Customisation for specific solutions and cost efficiency is what makes Smallest stand out.
While earlier speaking with AIM, Kamath said that intelligence didn’t require massive 100-billion-dollar models, instead focusing on small, specialised models. They shifted from research to enterprise voice AI after identifying strong market demand for text-to-speech technology.
At the heart of smallest.ai’s recent offering is Lightning V2, a high-performance text-to-speech model with ultra-low latency and support for over 16 languages. Designed for real-time deployment, it is already replacing large incumbents in enterprise accounts, particularly in sectors like banking and healthcare.
Lightning V2 currently includes five Indian languages, but the founder’s strategy prioritises global expansion over regional depth. They plan to add more international languages, targeting Southeast Asia, China, and Korea, while acknowledging that the Indian market, beyond Tier 1 cities, remains small and not a primary focus for deep expansion.

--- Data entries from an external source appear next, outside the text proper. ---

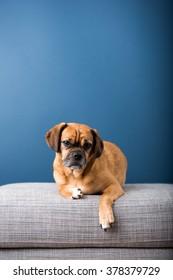 Dark Fawn Puggle Dog Laying on Gray Sofa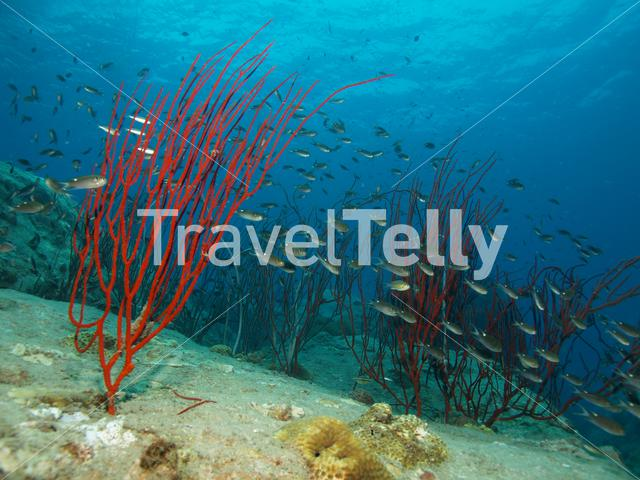 Damselfish in Ko Chang Thailand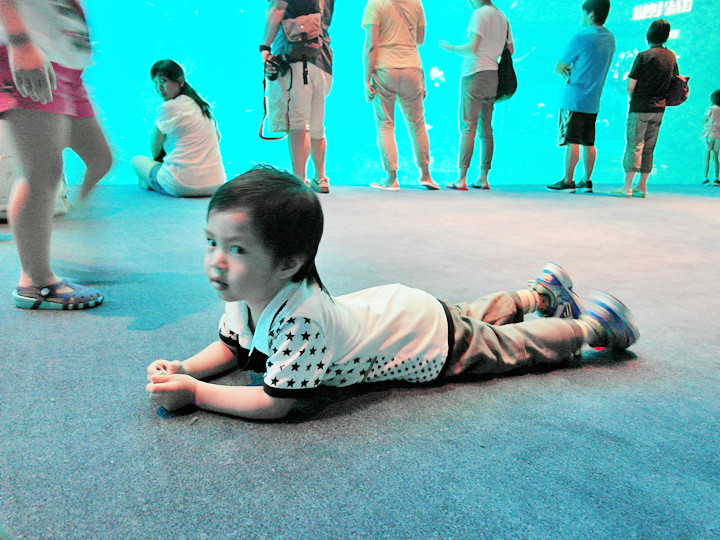 cute kid at S.E.A. Aquarium world's largest aquarium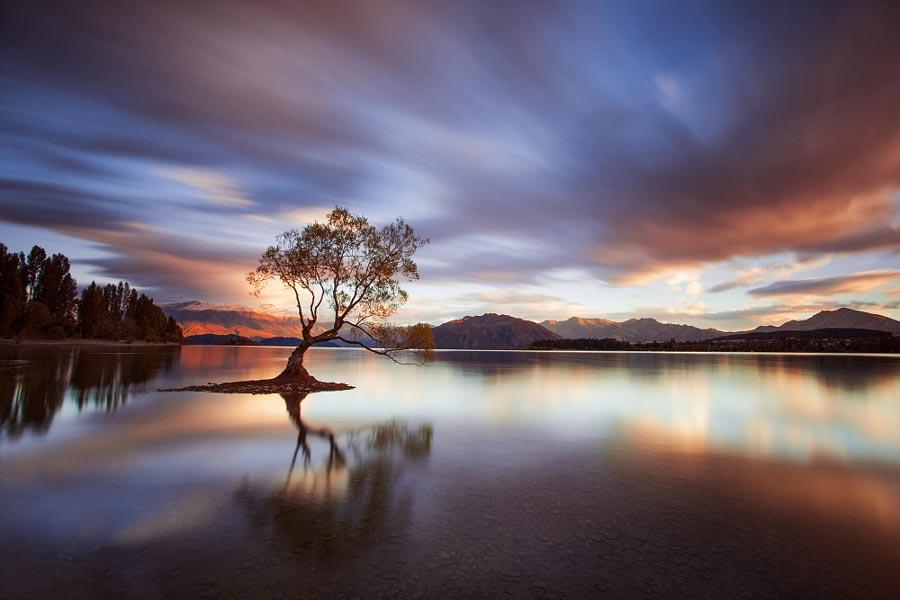 Правило третей фотография с отличной композицией Одно дерево в тиши Роб Дикинсон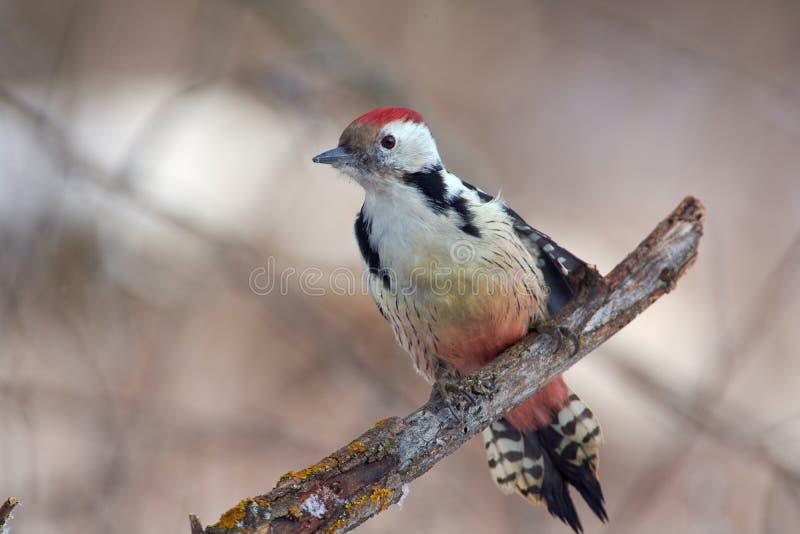 Pássaro - pica-pau manchado médio que senta-se em um ramo coberto com o líquene na floresta do inverno em um fundo das árvores fotos de stock royalty free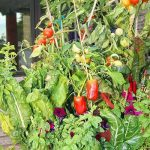 Grow Your Own at Home: Garden Tower 2 Review
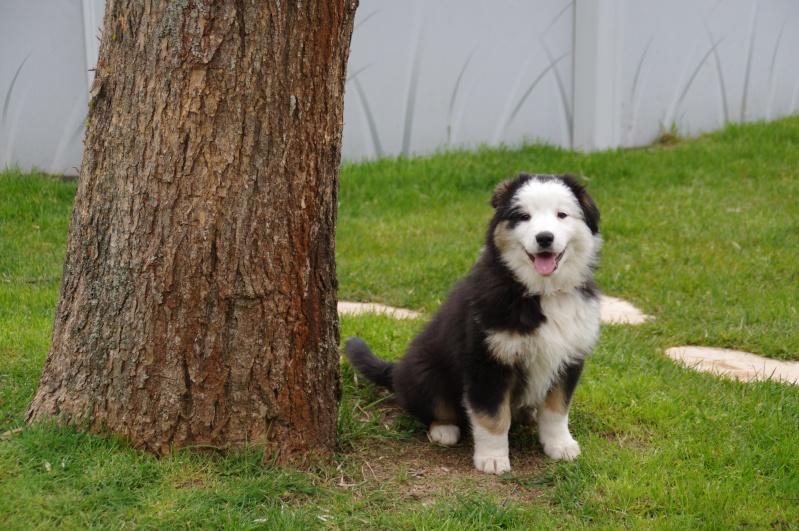 photos de chiens nés LOF et non confirmable - Page 2 Imgp7811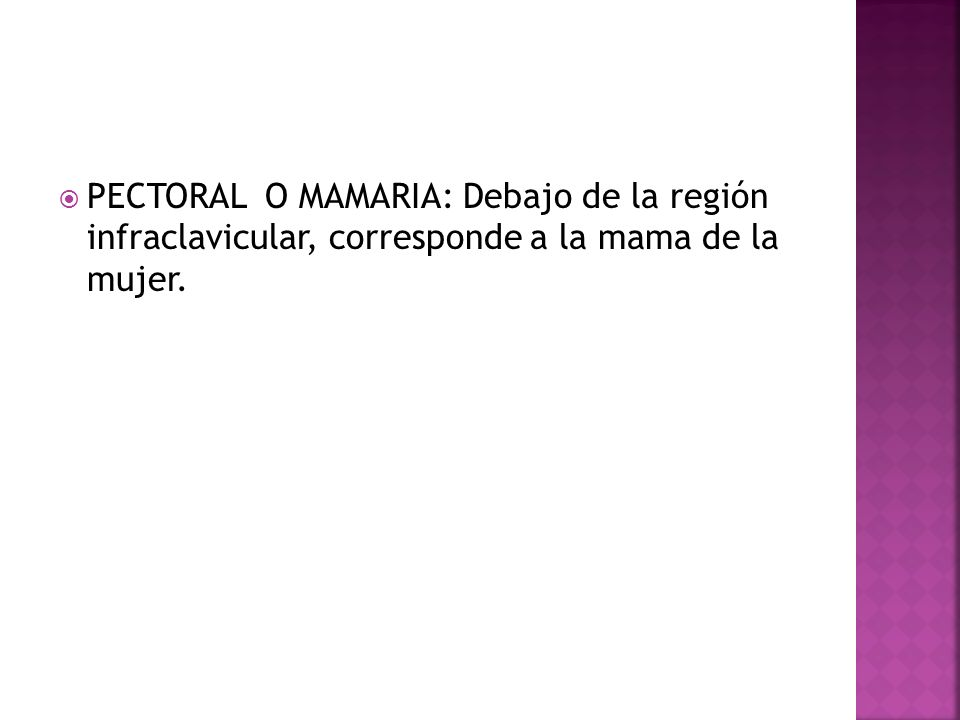 PECTORAL O MAMARIA: Debajo de la región infraclavicular, corresponde a la mama de la mujer.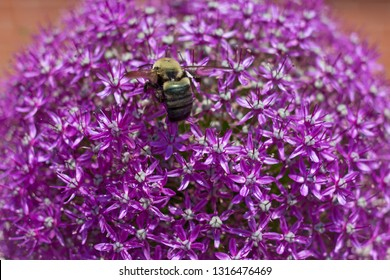 Honey bee on a giant allium flower. Tiny intricate flowers on thin hollow stems inside rounded shape of the allium plant in spring.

In the voice AI market, Kamath sees ownership as a critical differentiator.
While many voice AI companies rely on APIs from other companies, smallest.ai trains its models from scratch. This includes not only its core text-to-speech engine but also Electron, a small language model that he said is 10 times faster than GPT-4o Mini.
Speaking of the Total Addressable Market (TAM), Sood believes AI markets are virtually limitless because adoption is now cultural. “Today, my mother uses ChatGPT to improve the WhatsApp messages of birthday wishes that she wants to send,” he laughed. “I didn’t really have to do anything.”
He sees AI reaching both the boardroom and homes, making the total market for AI solutions infinite.
Building in India is Great, But Not Enough
The Swadeshi tech movement in the country is in full throttle, with players like Zoho and MapmyIndia, and AI firms like Sarvam, BharatGen, Gnani, and several others are building solutions for tech sovereignty. Sood said building in India is great, but only if the product is world-class. Swadeshi cannot become a shield for substandard software.
“Nobody wants a low-quality bogie just because it is local. They want a world-class network that serves local commuters,” Sood said, while crediting Zoho for building globally and building a partner ecosystem early. However, he argued that India shouldn’t become a closed market. “Build the best product and let people use it.”